Stated problem 1:
In the passage on the cmp instruction, which one-character condition code flag names appear, and what does each one mean?
Stated problem 2:
Do these statements agree with the passage on the cmp instruction? Answer yes or no for each, and quote the words that decide it.
(a) The cmp instruction requires you to specify the types of its operands.
(b) Flags for natural numbers are named with upper case letters.
(c) There are separate equality flags for integers and for natural numbers.
Stated problem 3:
Carry the passage on the cmp instruction forward from its last sentence.
-- Begin Article --
The cmp instruction compares two words, and evaluates five relations between the words: equality, less than for both natural and integer, and greater than for both natural and integer. These evaluations are performed simultaneously, using parallelism in the ALU circuit, and the result of each is recorded in the corresponding flag in the condition code.

    cmp    R5,R6
    jumpc1 3,lessNat[R0]  ; if R5 <Nat R6 then goto lessNat
    …
    cmp    R7,R8
    jumpc1 4,LessInt[R0]  ; if R7 <Int R8 then goto lessInt

Thus you don't specify the types of the operands in the cmp instruction. Instead, you select the condition code flag that corresponds to the types.

Each flag has a short 1-character name to enable it to be displayed compactly in the user interface. A naming convention is that flags for integers (two's complement) have lower case letters, while flags for natural numbers (binary) have upper case letters. For example:

• l means < for integers
• L means < for natural numbers
• g means > for integers
• G means > for natural numbers

Equality is the same regardless of type. If two words consist of exactly the same bits, then they have the same value as integers, natural numbers, characters, addresses, and for any other possible type as well. Therefore there is only one flag for equality, and its symbol is =.
-- End Article --
-- Begin Provided material --
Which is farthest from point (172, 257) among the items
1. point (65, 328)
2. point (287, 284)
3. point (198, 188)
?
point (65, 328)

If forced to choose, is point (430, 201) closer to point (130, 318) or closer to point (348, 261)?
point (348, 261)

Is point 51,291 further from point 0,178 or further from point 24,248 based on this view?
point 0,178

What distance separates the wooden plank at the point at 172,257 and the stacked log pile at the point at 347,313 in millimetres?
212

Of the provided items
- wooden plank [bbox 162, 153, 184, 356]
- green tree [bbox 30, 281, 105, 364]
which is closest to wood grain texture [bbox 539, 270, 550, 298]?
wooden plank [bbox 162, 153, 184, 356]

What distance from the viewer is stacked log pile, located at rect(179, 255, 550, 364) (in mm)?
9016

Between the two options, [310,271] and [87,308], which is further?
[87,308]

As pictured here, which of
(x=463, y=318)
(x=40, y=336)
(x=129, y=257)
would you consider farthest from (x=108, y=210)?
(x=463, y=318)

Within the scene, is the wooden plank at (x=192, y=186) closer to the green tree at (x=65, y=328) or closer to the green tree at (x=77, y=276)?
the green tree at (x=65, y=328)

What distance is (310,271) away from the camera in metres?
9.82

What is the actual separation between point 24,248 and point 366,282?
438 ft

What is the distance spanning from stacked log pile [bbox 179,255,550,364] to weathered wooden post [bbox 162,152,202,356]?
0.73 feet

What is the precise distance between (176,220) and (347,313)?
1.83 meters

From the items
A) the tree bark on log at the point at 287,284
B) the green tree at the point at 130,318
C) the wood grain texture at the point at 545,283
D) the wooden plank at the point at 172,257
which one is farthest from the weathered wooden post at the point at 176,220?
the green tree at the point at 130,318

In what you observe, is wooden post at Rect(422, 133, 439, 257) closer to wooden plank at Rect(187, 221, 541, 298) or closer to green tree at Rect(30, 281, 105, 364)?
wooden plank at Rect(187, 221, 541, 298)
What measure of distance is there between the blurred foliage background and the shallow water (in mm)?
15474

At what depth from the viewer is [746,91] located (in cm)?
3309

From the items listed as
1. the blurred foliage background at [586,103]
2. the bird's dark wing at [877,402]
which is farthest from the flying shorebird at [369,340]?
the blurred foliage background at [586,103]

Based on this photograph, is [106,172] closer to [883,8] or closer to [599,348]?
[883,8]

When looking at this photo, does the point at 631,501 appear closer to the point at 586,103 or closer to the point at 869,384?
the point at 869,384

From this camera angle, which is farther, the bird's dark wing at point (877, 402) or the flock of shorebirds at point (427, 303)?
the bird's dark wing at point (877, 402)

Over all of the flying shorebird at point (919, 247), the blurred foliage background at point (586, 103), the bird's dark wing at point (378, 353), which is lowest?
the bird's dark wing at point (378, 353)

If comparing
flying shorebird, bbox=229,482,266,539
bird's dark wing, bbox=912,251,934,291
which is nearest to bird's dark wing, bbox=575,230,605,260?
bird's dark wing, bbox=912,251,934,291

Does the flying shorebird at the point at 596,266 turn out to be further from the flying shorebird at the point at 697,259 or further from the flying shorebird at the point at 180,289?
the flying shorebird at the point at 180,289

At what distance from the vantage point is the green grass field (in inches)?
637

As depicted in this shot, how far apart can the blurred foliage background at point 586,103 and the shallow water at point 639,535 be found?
-- End Provided material --
Exercise response 1:
- l: < for integers
- L: < for natural numbers
- g: > for integers
- G: > for natural numbers
- =: equality

Exercise response 2:
(a) No: "Thus you don't specify the types of the operands in the cmp instruction."
(b) Yes: "flags for natural numbers (binary) have upper case letters"
(c) No: "Therefore there is only one flag for equality, and its symbol is =."

Exercise response 3:
Register R15 is also called the condition code. Some instructions modify a bit in the condition code to indicate the results of comparisons, overflow, carry, other special data, and various errors. Instructions that operate on registers can access R15 as usual. There are also some instructions that implicitly access R15 without specifying it (for example, jumpc0 and jumpc1). Since many instructions modify the condition code as a side effect, programs should not use R15 to hold variables.

The following table lists all the condition code flags.

• Index is the bit position of the flag in the condition code. Bits are numbered from right to left, starting with 0.
• Symbol: the graphical user interface shows the symbol for each bit that is 1. For example, if G is displayed after a comparison of two words, this means that > holds if the words are interpreted as natural numbers but not if they are interpreted as integers. However, if G> is displayed, the comparison result is greater than for both integer and two's complement representation.
• Meaning: Description using English or mathematical notation
• Hex: The value of the condition code word assuming the given flag is true and all others are false. If several flags are true, the condition code register will be the logic or of the hex values of the true flags. For example, suppose the words 00a3 is compared with 00c5. The comparison result is L (less than for naturals) and also l (less than for integers). So the condition code will contain 0008 + 0010 = 0018.

Table: Condition code flags

There is an exception for division by zero, but no corresponding flag in the condition code. The reason is that the div instruction places the remainder in R15, so the condition code isn't available to represent division by 0. You can use an interrupt to detect division by 0, and you can test explicity for division by 0 by using jumpz specifying the register containing the divisor before executing the div instruction.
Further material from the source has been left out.